Tasks to perform -
**a)** In the Assassin 33 A.D. discussion, who plays the blonde woman in the car ride at the beginning of the film?
**b)** From the Assassin 33 A.D. discussion, write out the passage from "Ken: Oh how" to "day of shooting.".
**c)** Extend the Assassin 33 A.D. discussion from the point where it stops.

Jim Vorel and Kenneth Lowe are connoisseurs of terrible movies. In this occasional series, they watch and then discuss the fallout of a particularly painful film. Be wary of spoilers.
Ken: Jim, I hope you had a solemn and contemplative Easter. I know that this holiday always fills me with a sense of togetherness with my family, and an opportunity to reflect on my faith. Or it would, if I were religious. I am not. And so I think you’ll agree that I am the target demographic for Assassin 33 A.D., a film that is about a hit squad going back in time to assassinate Jesus. Jim, what are your thoughts re: time traveling anti-Jesus hit squads? It’s a wide genre, as you well know.
Jim: My prevailing thought, exiting this mind-numbing movie, is that no film with the premise of “time-traveling Jesus hit squad” has any right to somehow end up as boring as this one. This is one of those cases where you expect batshit craziness based on the synopsis of a film, and then discover it’s really a slog, albeit one that is confounding in its own ways. I already know we’re not going to end up talking about plot very much here, but I do find myself genuinely curious what anyone was THINKING in conceiving Assassin 33 A.D., or who this movie was supposed to be for.
Ken: Well I know what they weren’t thinking: That you grammatically are supposed to put the “A.D.” before the year. Amateurs! I share your befuddlement at how this could possibly have turned into a snoozefest. I think you’ll agree, though, that too much of this production was simply too competent for its own good. The actors know how to read lines. The costumers made an effort. Compared to so many features we dissect here, this is actually made by people who understand what constitutes a movie. They even plant and pay-off several plot points throughout. Somebody who knew how to write a script got paid to do this.
Jim: Oh, on a purely technical level this is definitely one of the most competent things we’ve ever watched for this column. Maybe the MOST competent. But deeply misconceived, all the same. And I will concede that SOME of the performers are all right, although a few of them are a mess. I’ll mention this now before I forget: I know you don’t give a shit about most pop culture Ken, so you might be totally unaware that the blonde woman in the ill-fated car ride in the beginning is former reality TV star Heidi Montag, once the star of The Hills. I have no idea why she’s here, but she’s terrible for the approximately three minutes she’s on camera, and still manages to get #2 billing on Amazon Prime and IMDB regardless.
Ken: Oh how you underestimate me, sir! My interest was immediately piqued when I saw her name come up, and then I laughed out loud when I realized she was acquired for precisely one day of shooting.

Supplied entries -
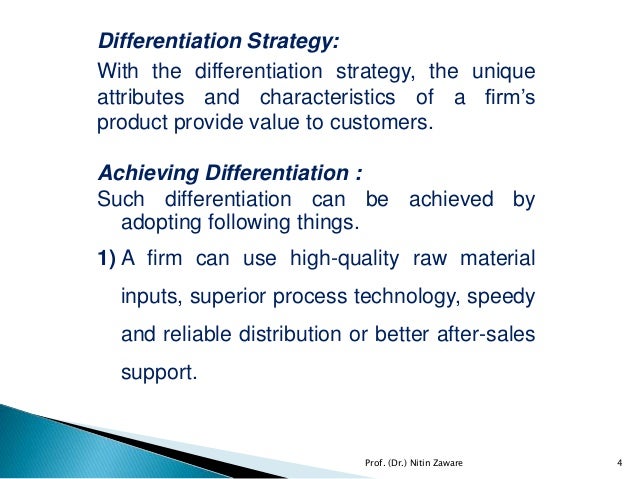 Differentiation Strategy:

With the differentiation strategy, the unique attributes and characteristics of a firm's product provide value to customers.

Achieving Differentiation :

Such differentiation can be achieved by adopting following things.

1) A firm can use high-quality raw material inputs, superior process technology, speedy and reliable distribution or better after-sales support.

Prof. (Dr.) Nitin Zaware

4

Answers by item number -
**a)** Former reality TV star Heidi Montag, once the star of The Hills.

**b)**
Ken: Oh how you underestimate me, sir! My interest was immediately piqued when I saw her name come up, and then I laughed out loud when I realized she was acquired for precisely one day of shooting.

**c)**
Jim: More like “one HOUR” of shooting. This is Heidi “One Take” Montag.
Ken: Which brings us quite handily to our cold open. Jim, I recall another director, Rian Johnson (you may have heard of him) speaking a bit about his own time travel film, Looper, and how he set the first scene in a cornfield so as to prime the viewers for later scenes, which are set at a farm. This is a subtle way directors can set the tone for their film, by implanting the suggestion of a later theme or otherwise hint at the story contained within the movie, even if it begins somewhere very different from where it ends. Our readers will therefore be pleased to note that Assassin 33 A.D. takes the logical step of setting its tone with a cold open involving a wholesome, fresh-faced Christian family—including Montag—getting in a car accident before smash cutting to the old-worldy-font blood-spattered title card.
Jim: “Getting into a car accident” kind of makes it sound like it was a mere fender bender. Let’s be clear: This movie begins with the death of a mother and her two young girls, while husband Brandt seems totally unharmed, even though he was ejected from the car about 50 feet. They were in the middle of uprooting their family so Mr. Brandt, a decorated ex-soldier (or commando of some kind?) could take on a high-paying private security job at a hush-hush research lab.
Ain’t nothin’ horrible gonna happen today!
Jim: Just before dying, Montag assures Brandt that God “is about to do something really miraculous through you.” It’s about as consoling as you would expect it to be.
Ken: You mentioned earlier that you were shocked by the sheer amount of death in this movie. So many innocent people get killed in Assassin 33 A.D. Executed, most of the time.
Jim: I really did not think you could make a faith-based film that involves as many execution-style gunshots to the head as are found in Assassin 33 A.D.
Ken: This film, by the way, seems like it’s espousing a fairly pro-gun strain of Christianity, just in general. It peddles forgiveness, but then the main character warps in and guns down bad guys and stabs the main antagonist.
Jim: I really can’t stress this enough. Here’s an average image from this film, which I think conveys the tone pretty well.
Good old-fashioned, wholesome Christian entertainment.
Ken: Lots of folks exist to get menaced and murdered in this movie, dear readers. Heidi first among them.
Jim: I went online after watching and read some user reviews that stated variations on “great fun for the whole family!”
Ken: Isn’t it just? Our man Brandt has a terrible crisis of faith following the random death of his family. He reports to work the next day for his extremely foreign boss, where he serves as security chief at a research facility. Before that, though, we’re introduced to the other principal characters in the film. I think you should give us the rundown on them.
Jim: Alright, well the very foreign and Islamic boss is named Ahmed, just for the record. He somehow isn’t on the first page of performers listed in IMDB, despite being the film’s primary villain.
Our hero, though, is a tall, gangly white guy nerd named “Ram Goldstein.” He doesn’t believe in God or Jesus, which is calculated in an interesting way given that I don’t think anyone ever comments on his obviously Jewish last name. It seems like a not-so-subtle disparaging of those other non-Christians, if you ask me. Regardless, Ram is an awkward dweeb who is brilliant in physics and excels in Ahmed’s evaluations, so he’s invited to join a research team of fresh-faced college kids who are attempting to develop matter transportation technology. One of which is Amy, another girl in his class that he just so happened to start dating immediately beforehand.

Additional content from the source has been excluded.